During the past many months our discussion group has focused on Paul’s letter to the church in Rome (canonized in the New Testament as the book of Romans). I’ll spend time in future writings focusing on other issues in Romans because it’s a very meaty letter. In fact, much of the Christian perspective of salvation through grace is articulated there, and frankly, I think that most of us Christians get it wrong most of the time.

The issue I want to explore here deals with God’s offer to extend grace and reconciliation to us “Gentiles” as Paul discusses in Romans 11. I believe that for many generations less enlightened Christians have believed that God turned his back on his chosen nation of Israel when the Jewish leaders in the ancient Roman empire rejected Jesus as the messiah of Israel and persuaded Rome to have Jesus executed. Many Christians have taken that whole transaction to mean that God no longer “chooses” Israel and that the Jews are no longer his chosen people.

A plain reading of Romans 11 should put this argument to rest. The most prolific author of the New Testament goes to great lengths to establish that instead of turning away from the Jews, God used Israel’s rejection of Jesus as an opportunity to expand his grace and reconciliation beyond the Hebrews to the non-Semitic world. As Paul writes in verses 11 and 15,

[11] “Did God’s people stumble and fall beyond recovery? Of course not! They were disobedient, so God made salvation available to the Gentiles. But he wanted his own people to become jealous and claim it for themselves.”

[continuing to v. 15] “…since their rejection (of Jesus as messiah) meant that God offered salvation to the rest of the world, their acceptance (someday, for those who choose to believe) will be even more wonderful.” (New Living Translation)

(Note: I believe my parenthetical additions in v. 15 are consistent with the context of Romans.)

Paul goes on to discuss the roots of God’s original covenant with Abraham, referring to the Jews as the original branches of Abraham’s “tree.” He extends the metaphor to explain that, although they were original children of God’s covenant with Abraham, God broke off branches from that tree and grafted in a different type of tree to be part of Abraham’s blessing. (See vv. 17-18) It is this act of grafting in those of us who are not Jews that provides God’s favor through our faith in Jesus. Paul reminds us not to become haughty or take this for granted, because we remain foreign additions to the chosen people of God. (vv. 19-21) It is only by his sovereign mercy that any of us ever came to faith in Jesus, covered by his grace and free from the law. (Go read Romans 6-8)

And so here is how I have come to reconcile the story of the Jews, Jesus, and the Gentiles:

Just as God was willing to sacrifice his own son Jesus to deliver the Jews from the overwhelming and impossible burden of keeping the law, so too did God willingly sacrifice his chosen people of Israel to make a way for salvation to the rest of humanity. And just as God restored Jesus to glory as the risen Christ, so too will God restore his favor to people of his original covenant as they are humbled to accept the free gift of grace that was originally intended for them.

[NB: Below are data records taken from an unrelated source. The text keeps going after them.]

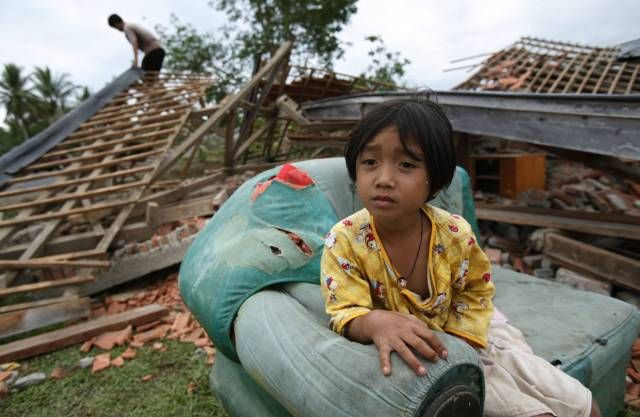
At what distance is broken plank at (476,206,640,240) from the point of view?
3697 millimetres

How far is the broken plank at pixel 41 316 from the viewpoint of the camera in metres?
3.45

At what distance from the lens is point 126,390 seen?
2.74m

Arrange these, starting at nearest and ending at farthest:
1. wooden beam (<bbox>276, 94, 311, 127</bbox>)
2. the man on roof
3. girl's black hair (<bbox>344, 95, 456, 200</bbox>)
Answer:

Paul – who after all, was a Jewish rabbi and a member of the council who actively executed first century Christians – wants the Jews to see that faith in Christ is deliverance from the law, not a call to reject their Jewishness. In fact, Paul explains that faith in Jesus is the ultimate completion of Jewishness. At its core, it seems that being Jewish is about being set apart and in covenant with God. Because this was impossible through keeping “the law”, God made it possible through grace.

Following Jesus does not require a Jew to become un-Jewish. To the contrary, it is the very fulfillment of Jewishness. It simply requires that the Jew – and by God’s grace, us “Gentiles” – acknowledge through faith that Jesus fulfilled the law on our behalf.

I’m sure this is imperfect and full of logical, rhetorical, and theological holes that I’m not seeing. After all, I’m not clergy and am not trained in this stuff. I’m curious, I read a lot, and I like to ponder stuff like this over a few fingers of good bourbon.

If faith were easy, there would be no reason for thousands of years of argument, wars, scholarship, rhetoric, and countless faiths and sects all trying to figure this stuff out.